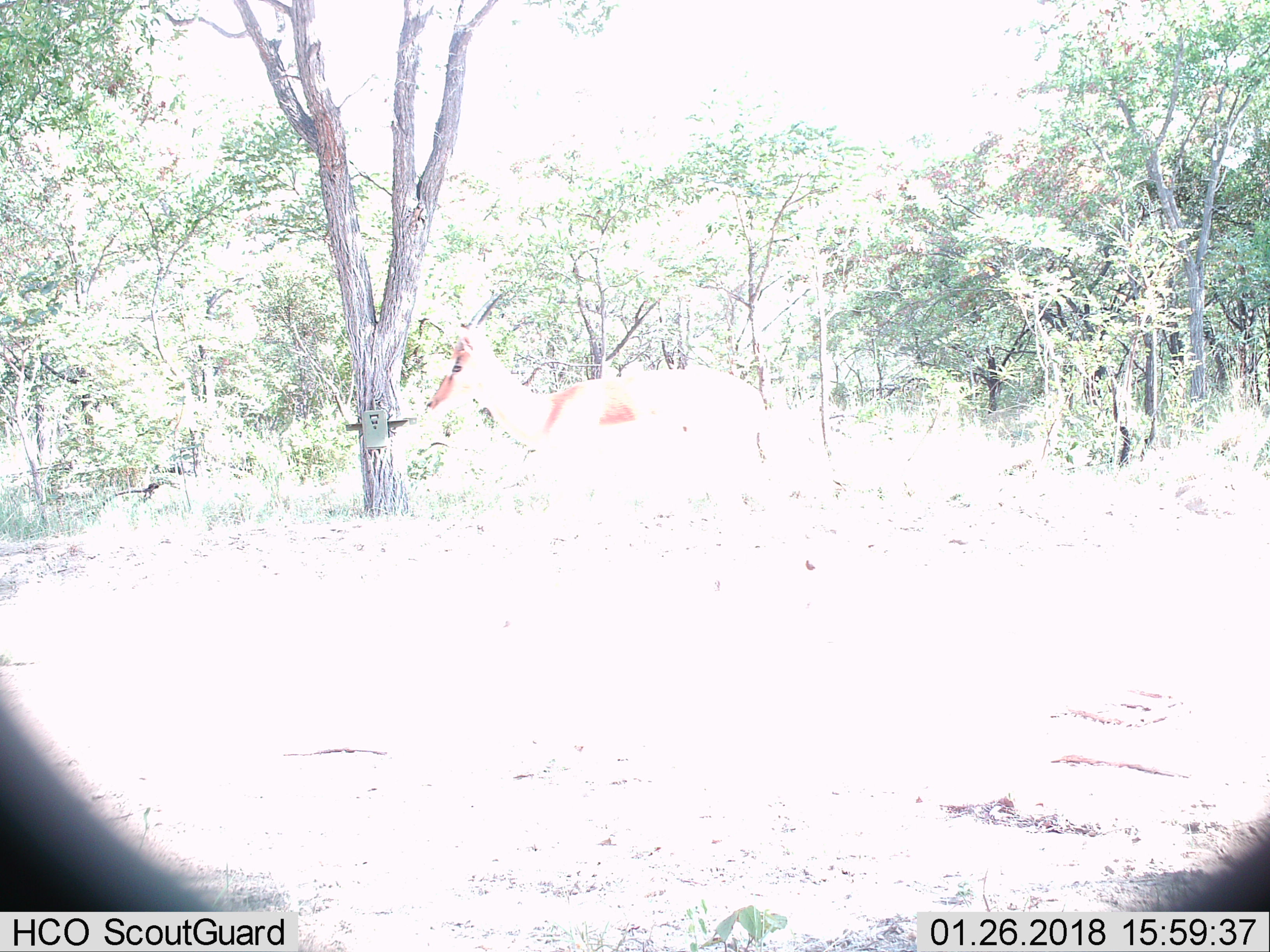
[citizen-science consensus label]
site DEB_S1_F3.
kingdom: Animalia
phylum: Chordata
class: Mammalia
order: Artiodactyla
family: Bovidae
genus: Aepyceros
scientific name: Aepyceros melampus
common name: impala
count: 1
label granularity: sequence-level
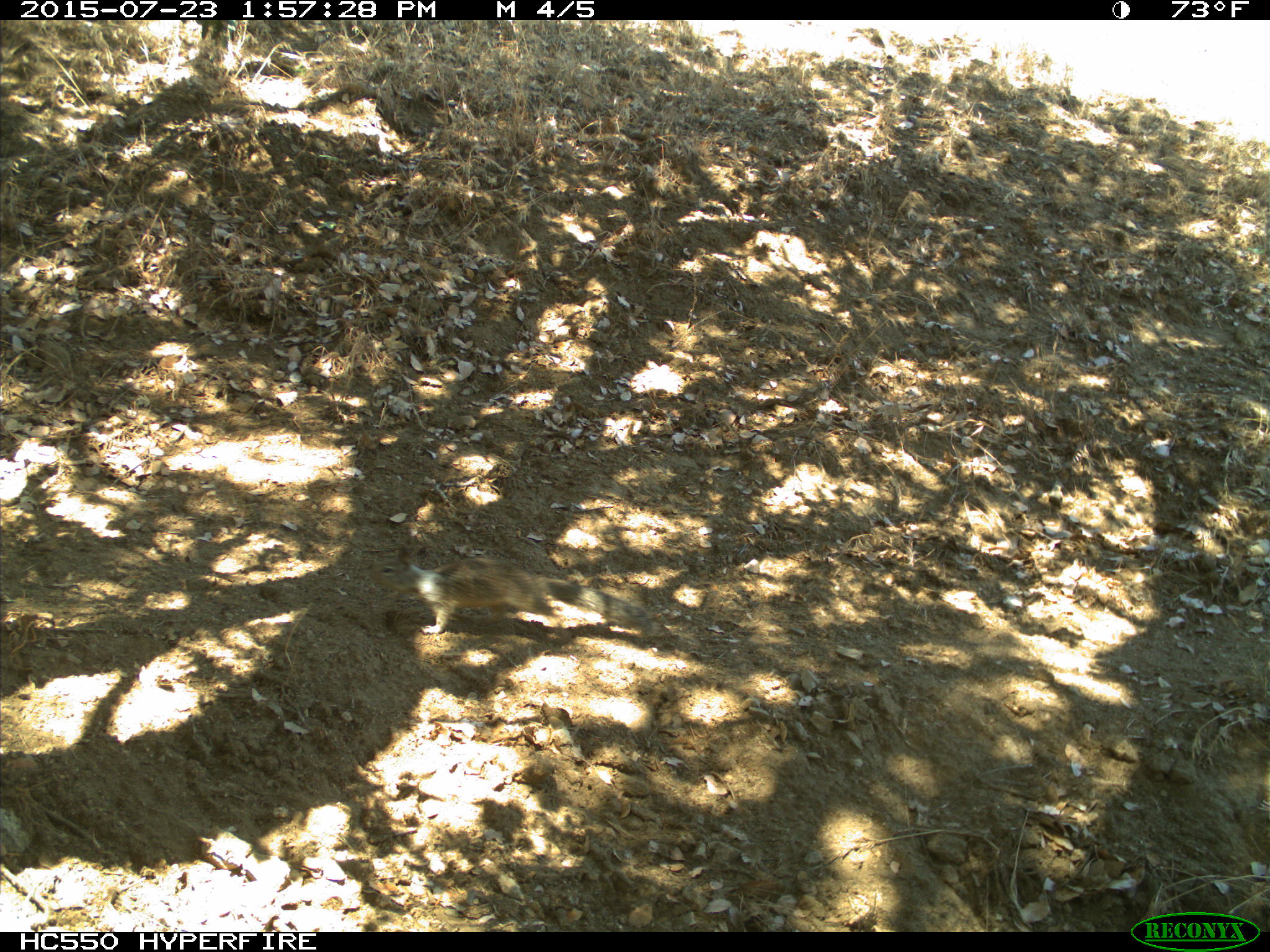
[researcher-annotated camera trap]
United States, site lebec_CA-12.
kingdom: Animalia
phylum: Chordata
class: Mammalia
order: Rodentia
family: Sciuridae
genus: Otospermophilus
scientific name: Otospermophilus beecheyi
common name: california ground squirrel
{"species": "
⁂
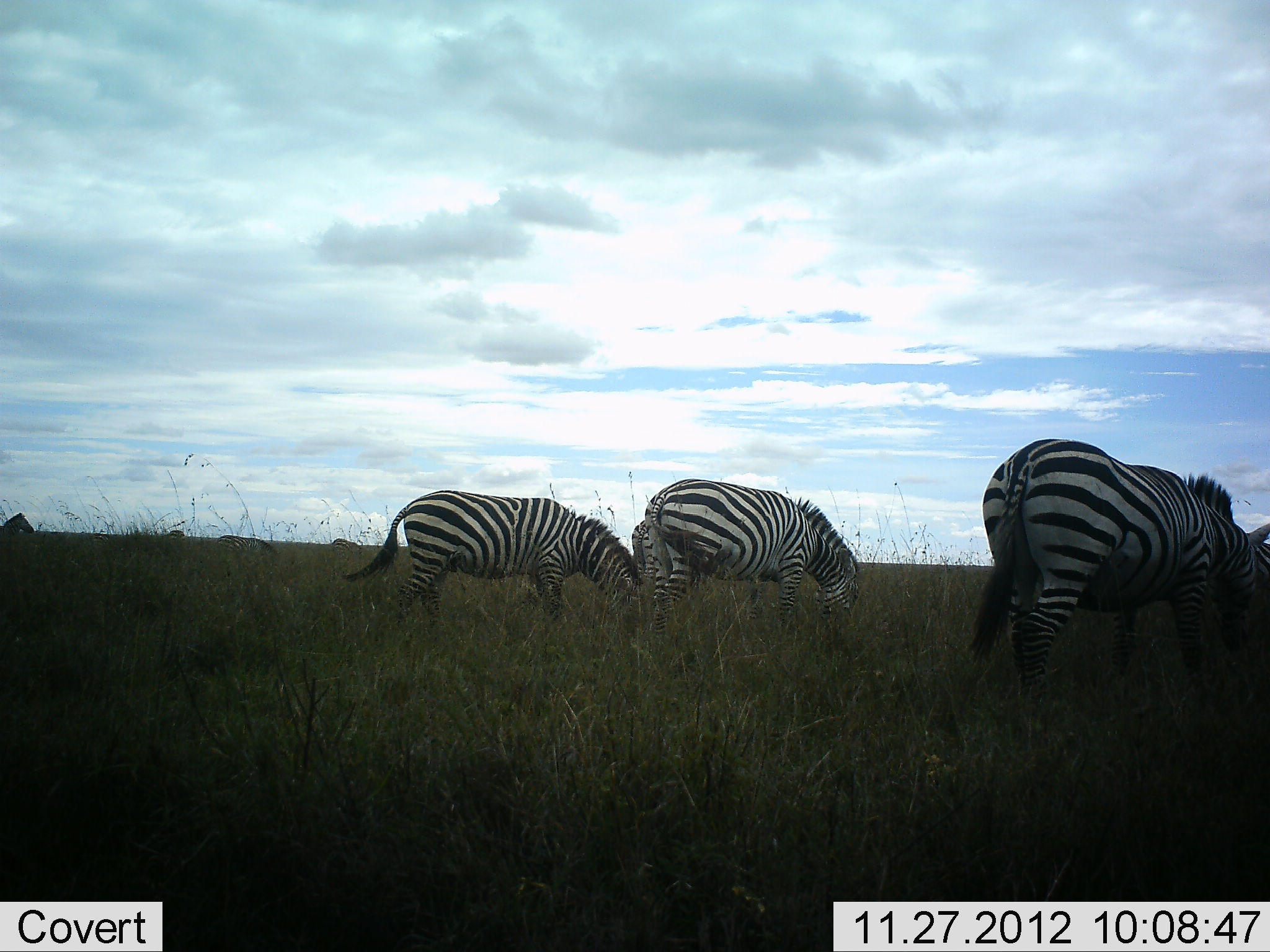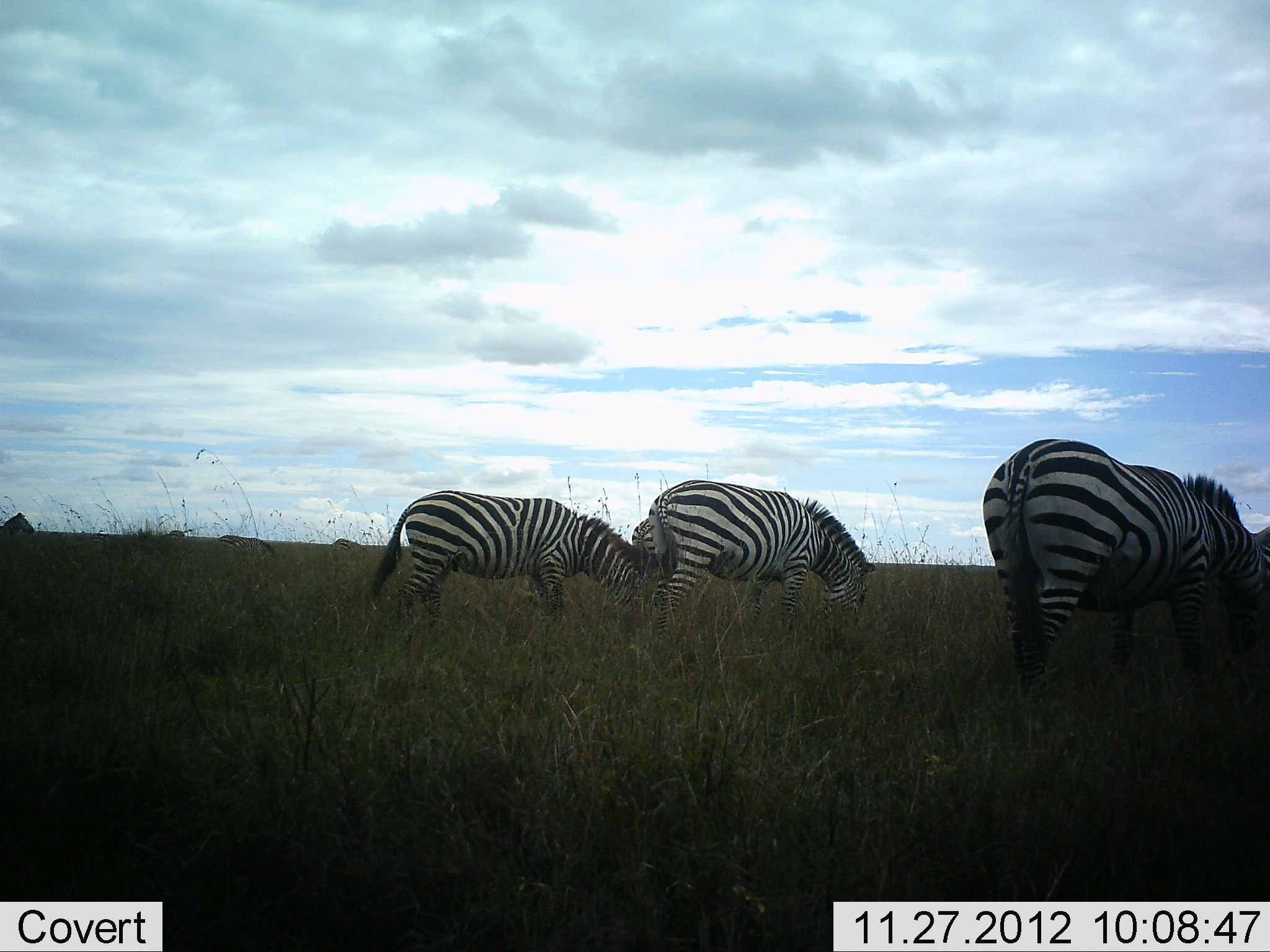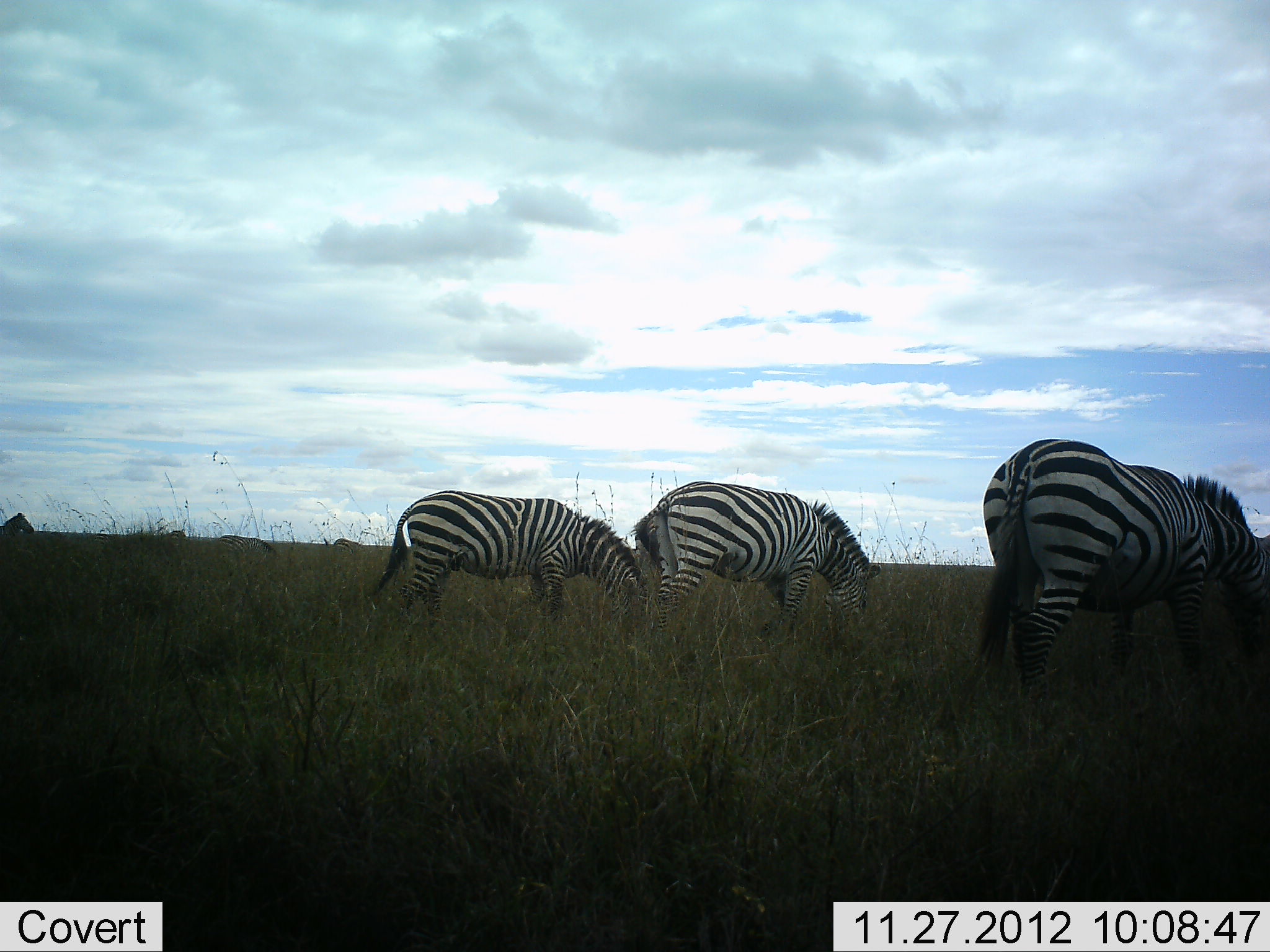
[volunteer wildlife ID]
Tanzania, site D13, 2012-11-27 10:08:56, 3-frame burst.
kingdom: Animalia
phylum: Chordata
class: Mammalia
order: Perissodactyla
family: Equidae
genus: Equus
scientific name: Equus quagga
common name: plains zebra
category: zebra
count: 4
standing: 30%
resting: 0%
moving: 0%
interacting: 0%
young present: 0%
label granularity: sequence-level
⁂
• What needs to be done: Your answer must be the lines above from the one holding "[citizen-science consensus label]" up to and including the one holding "[researcher-annotated camera trap]", exact and with no pictures.

• Response box:
[citizen-science consensus label]
site DEB_S1_F3.
kingdom: Animalia
phylum: Chordata
class: Mammalia
order: Artiodactyla
family: Bovidae
genus: Aepyceros
scientific name: Aepyceros melampus
common name: impala
count: 1
label granularity: sequence-level
[researcher-annotated camera trap]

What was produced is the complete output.